What is a Context Free Grammar?

A context free grammar is a grammar which satisfies certain properties. In computer science, grammars describe languages; specifically, they describe formal languages.

A formal language is just a set (mathematical term for a collection of objects) of strings (sequences of symbols... very similar to the programming usage of the word "string"). A simple example of a formal language is the set of all binary strings of length three, {000, 001, 010, 011, 100, 101, 110, 111}.

Grammars work by defining transformations you can make to construct a string in the language described by a grammar. Grammars will say how to transform a start symbol (usually S) into some string of symbols. A grammar for the language given before is:

S -> BBB
B -> 0
B -> 1

The way to interpret this is to say that S can be replaced by BBB, and B can be replaced by 0, and B can be replaced by 1. So to construct the string 010 we can do S -> BBB -> 0BB -> 01B -> 010.

A context-free grammar is simply a grammar where the thing that you're replacing (left of the arrow) is a single "non-terminal" symbol. A non-terminal symbol is any symbol you use in the grammar that can't appear in your final strings. In the grammar above, "S" and "B" are non-terminal symbols, and "0" and "1" are "terminal" symbols. Grammars like

S -> AB
AB -> 1
A -> AA
B -> 0

Are not context free since they contain rules like AB -> 1 that have more than one non-terminal symbol on the left.


Language Theory is related to Theory of Computation. Which is the more philosophical side of Computer Science, about deciding which programs are possible, or which will ever be possible to write, and what type of problems is it impossible to write an algorithm to solve.

A regular expression is a way of describing a regular language. A regular language is a language which can be decided by a deterministic finite automaton.

You should read the article on Finite State Machines: http://en.wikipedia.org/wiki/Finite_state_machine

And Regular languages: http://en.wikipedia.org/wiki/Regular_language

All Regular Languages are Context Free Languages, but there are Context Free Languages that are not regular. A Context Free Language is the set of all strings accept by a Context Free Grammer or a Pushdown Automata which is a Finite State Machine with a single stack: http://en.wikipedia.org/wiki/Pushdown_automaton#PDA_and_Context-free_Languages

There are more complicated languages that require a Turing Machine (Any possible program you can write on your computer) to decide if a string is in the language or not.

Language theory is also very related to the P vs. NP problem, and some other interesting stuff.
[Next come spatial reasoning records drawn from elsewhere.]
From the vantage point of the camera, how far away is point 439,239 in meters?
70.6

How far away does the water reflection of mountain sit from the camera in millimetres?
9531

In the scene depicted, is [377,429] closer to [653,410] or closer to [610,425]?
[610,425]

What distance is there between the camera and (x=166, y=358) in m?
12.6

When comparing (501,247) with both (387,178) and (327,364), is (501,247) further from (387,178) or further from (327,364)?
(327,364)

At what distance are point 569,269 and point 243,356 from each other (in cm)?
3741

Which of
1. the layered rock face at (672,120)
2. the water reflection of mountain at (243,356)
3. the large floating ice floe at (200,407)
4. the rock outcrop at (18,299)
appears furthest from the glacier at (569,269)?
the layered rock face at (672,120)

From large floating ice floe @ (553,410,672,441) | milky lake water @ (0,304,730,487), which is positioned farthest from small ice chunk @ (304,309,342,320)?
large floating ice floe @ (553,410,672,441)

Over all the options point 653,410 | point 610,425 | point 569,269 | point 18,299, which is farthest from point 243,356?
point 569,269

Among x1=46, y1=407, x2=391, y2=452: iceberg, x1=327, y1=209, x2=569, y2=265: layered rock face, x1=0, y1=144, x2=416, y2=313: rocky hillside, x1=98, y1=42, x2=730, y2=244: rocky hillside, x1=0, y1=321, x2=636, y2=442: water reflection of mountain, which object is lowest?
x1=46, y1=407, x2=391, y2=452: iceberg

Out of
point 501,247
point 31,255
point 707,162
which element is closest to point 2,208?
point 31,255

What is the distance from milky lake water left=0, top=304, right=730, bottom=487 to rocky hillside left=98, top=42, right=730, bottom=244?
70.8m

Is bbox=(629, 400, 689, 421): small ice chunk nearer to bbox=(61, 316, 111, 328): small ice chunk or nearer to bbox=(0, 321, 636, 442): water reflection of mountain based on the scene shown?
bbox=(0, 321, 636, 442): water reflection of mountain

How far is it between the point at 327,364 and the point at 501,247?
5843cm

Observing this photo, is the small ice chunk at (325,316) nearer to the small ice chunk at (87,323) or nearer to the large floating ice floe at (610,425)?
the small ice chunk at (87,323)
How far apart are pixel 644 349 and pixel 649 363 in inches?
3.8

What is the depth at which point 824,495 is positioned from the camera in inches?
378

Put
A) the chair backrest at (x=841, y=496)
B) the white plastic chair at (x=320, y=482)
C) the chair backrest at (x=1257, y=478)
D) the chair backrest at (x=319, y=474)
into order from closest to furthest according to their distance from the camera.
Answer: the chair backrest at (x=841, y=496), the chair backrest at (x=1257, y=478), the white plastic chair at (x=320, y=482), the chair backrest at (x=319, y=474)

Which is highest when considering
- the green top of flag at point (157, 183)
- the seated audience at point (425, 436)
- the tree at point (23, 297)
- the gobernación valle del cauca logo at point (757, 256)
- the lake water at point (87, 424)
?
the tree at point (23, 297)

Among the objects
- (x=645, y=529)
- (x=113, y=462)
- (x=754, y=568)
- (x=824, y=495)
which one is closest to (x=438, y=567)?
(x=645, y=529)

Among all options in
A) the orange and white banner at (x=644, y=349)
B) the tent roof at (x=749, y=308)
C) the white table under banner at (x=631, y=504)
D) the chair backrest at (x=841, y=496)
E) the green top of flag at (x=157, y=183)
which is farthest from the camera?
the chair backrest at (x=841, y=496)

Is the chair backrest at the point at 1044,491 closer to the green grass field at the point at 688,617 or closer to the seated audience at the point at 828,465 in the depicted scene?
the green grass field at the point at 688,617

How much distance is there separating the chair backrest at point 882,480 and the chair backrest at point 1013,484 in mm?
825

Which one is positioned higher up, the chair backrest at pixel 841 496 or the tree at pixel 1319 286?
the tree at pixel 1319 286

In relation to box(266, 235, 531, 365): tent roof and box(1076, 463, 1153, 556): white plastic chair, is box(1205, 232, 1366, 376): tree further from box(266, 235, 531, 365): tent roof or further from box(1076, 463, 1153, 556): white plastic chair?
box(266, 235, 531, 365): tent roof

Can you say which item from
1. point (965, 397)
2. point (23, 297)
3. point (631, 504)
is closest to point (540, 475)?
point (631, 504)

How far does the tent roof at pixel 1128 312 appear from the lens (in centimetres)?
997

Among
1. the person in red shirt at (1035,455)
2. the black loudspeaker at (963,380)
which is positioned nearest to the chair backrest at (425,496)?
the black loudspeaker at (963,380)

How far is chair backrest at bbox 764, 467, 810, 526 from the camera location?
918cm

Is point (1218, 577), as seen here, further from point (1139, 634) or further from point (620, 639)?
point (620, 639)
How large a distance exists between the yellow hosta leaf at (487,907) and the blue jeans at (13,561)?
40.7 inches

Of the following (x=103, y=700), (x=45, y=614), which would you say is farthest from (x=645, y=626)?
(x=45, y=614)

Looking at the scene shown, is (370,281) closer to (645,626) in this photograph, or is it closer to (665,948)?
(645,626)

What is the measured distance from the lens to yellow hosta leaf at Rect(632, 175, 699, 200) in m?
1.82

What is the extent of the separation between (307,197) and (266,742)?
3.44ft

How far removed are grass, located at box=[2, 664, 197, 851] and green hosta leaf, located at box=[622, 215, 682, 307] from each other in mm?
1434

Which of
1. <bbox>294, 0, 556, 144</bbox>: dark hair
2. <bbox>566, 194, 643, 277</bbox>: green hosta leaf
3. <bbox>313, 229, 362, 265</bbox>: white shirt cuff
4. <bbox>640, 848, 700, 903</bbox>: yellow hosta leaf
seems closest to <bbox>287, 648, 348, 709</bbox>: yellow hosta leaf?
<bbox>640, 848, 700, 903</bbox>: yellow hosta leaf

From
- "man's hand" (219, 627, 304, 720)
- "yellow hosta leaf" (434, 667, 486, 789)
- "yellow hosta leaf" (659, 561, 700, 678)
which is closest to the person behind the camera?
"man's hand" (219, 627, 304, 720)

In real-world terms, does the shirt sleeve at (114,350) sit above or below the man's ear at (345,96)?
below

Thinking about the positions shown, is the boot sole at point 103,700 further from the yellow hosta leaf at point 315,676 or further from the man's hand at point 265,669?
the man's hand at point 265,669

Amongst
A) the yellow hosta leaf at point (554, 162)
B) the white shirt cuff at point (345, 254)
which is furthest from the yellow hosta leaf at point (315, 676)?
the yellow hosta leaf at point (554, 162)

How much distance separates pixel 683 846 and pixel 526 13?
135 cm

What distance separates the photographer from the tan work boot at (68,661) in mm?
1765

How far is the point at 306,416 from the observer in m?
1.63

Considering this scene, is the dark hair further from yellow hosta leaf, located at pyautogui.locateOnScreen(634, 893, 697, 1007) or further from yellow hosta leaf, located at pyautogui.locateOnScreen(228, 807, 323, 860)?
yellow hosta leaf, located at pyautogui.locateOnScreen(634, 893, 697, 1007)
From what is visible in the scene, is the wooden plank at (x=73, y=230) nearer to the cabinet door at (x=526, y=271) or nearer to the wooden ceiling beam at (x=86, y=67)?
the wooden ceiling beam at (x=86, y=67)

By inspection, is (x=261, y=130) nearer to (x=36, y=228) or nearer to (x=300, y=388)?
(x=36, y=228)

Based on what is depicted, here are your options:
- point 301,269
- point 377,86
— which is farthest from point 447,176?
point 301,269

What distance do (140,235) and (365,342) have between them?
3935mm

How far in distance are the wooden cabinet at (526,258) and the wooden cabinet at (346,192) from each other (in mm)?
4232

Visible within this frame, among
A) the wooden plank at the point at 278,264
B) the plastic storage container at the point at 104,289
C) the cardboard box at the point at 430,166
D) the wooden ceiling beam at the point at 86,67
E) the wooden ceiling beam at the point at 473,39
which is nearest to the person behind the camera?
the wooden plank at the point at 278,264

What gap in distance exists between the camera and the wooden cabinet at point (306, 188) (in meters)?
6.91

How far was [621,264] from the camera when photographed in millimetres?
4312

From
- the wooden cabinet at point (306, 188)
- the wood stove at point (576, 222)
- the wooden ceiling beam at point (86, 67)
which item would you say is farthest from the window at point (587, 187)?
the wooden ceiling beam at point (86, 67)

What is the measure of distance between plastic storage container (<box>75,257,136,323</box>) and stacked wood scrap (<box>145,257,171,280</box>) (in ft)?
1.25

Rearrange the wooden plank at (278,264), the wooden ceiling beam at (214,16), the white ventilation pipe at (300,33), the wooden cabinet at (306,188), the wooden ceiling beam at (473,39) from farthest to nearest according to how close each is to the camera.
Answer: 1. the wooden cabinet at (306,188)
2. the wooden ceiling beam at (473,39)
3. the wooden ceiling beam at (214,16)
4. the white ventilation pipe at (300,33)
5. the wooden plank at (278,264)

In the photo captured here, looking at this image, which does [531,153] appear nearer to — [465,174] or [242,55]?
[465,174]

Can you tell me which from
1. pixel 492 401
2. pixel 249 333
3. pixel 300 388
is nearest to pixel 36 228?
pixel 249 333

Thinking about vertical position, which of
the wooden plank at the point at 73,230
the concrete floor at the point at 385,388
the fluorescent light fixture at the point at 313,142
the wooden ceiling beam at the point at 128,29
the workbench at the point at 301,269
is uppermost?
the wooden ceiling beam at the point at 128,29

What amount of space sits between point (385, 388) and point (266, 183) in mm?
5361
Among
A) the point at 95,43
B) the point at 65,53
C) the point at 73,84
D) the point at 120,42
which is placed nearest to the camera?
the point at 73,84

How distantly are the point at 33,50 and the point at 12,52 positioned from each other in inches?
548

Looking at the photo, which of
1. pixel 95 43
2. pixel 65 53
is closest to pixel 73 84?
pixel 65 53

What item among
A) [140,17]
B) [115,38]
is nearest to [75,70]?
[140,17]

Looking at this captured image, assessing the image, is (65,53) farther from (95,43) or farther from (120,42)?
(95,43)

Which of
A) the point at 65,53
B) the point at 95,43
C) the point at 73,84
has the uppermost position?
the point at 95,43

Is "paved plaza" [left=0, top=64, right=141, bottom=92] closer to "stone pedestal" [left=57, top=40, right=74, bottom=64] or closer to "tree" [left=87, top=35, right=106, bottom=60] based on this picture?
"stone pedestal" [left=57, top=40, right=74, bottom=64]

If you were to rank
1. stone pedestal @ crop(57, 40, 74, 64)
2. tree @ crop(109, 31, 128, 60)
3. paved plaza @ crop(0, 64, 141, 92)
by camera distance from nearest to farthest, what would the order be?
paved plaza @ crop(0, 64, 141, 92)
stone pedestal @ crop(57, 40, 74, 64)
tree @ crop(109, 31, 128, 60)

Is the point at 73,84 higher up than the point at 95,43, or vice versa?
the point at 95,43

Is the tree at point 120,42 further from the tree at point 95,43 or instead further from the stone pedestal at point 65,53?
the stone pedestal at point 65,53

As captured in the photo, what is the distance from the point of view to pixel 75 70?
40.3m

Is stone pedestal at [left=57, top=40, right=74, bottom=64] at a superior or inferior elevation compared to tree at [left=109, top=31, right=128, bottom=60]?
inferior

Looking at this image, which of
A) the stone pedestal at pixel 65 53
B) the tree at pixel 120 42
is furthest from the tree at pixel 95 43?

My Introduction to Computer Science third year text book was pretty good at explaining this stuff: Introduction to the Theory of Computation. By Michael Sipser. But, it cost me like $160 to buy it new and it's not very big. Maybe you can find a used copy or find a copy at a library or something it might help you.

EDIT:

The limitations of Regular Expressions and higher language classes have been researched a ton over the past 50 years or so. You might be interested in the pumping lemma for regular languages. It is a means of proving that a certain language is not regular:

http://en.wikipedia.org/wiki/Pumping_lemma_for_regular_languages

If a language isn't regular it may be Context Free, which means it could be described by a Context Free Grammer, or it may be even in a higher language class, you could prove it's not Context Free by the pumping lemma for Context Free languages which is similar to the one for regular expressions.

A language can even be undecidable, which means even a Turing machine (may program your computer can run) can't be programmed to decide if a string should be accepted as in the language or rejected.

I think the part you're most interested in is the Finite State Machines (Both Deterministic and Deterministic) to see what languages a Regular Expression can decide, and the pumping lemma to prove which languages are not regular.

Basically a language isn't regular if it needs some sort of memory or ability to count. The language of matching parenthesis is not regular for example because the machine needs to remember if it has opened a parenthesis to know if it has to close one.

The language of all strings using the letters a and b that contain at least three b's is a regular language: abababa

The language of all strings using the letters a and b that contain more b's than a's is not regular.

Also you should not that all finite language are regular, for example:

The language of all strings less than 50 characters long using the letters a and b that contain more b's than a's is regular, since it is finite we know it could be described as (b|abb|bab|bba|aabbb|ababb|...) ect until all the possible combinations are listed.